The beginning continues. This is the shape of Mark—Next….

The urgency of the first part of Mark to reveal changed hearts and behaviors shifts in the second part to an expectation of “beyond” only accessible through consequences lived out in this world.

Anything that attempts to concretize and control the wilderness of indeterminacy, chaos theory, and any spirit that blows where it will to tap the most unlikely undermines Mark’s emphasis upon the human Jesus. What began with Jesus identified as Christ/Messiah/Anointed ends with Jesus identified with no-place located no-where—Nazareth in Galilee.
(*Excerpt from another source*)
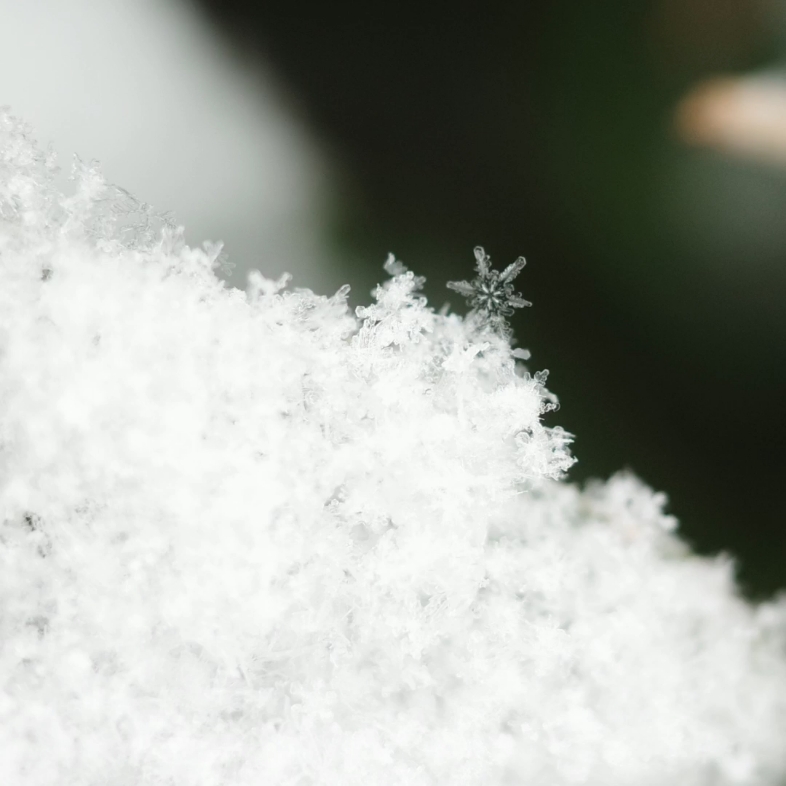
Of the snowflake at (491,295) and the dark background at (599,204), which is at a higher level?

It is this common everyday reference that offers us an insight into a never-ending beginning.

Since we are there now it becomes our wilderness to enter and go deeply enough into that we are freed from all that the spurious additions would have us believe as orthodox (right thinking that would again crucify a bubbling source of seeing beyond current limits).

A non-ending frees us from any “sacred and undying message of eternal salvation”—rising goes where it will.

“Whoever believes and is baptized will be saved” has no standing in a court of Mark which asked no one to be baptized or even to believe, but is abundantly fruitful in lives from Peter to Bartimaeus. Belief and baptism might be responses people would choose to do, but are quite unnecessary to salvation (“healing”, “wholeness”).

We all know demons are not demoted by sincere belief; even snake charmers are bitten, and poison is poison. Healing can occur but as a surprising gift, not as proof of anything.

To be true to Mark and Galilee, Jesus is raised to Galilee—not to heaven. Jesus continues as partners of those taking Mark’s story into themselves, listening behind its surface, and rewriting it into the next experiences they engage in. Hang on! BANG! Onward to rising!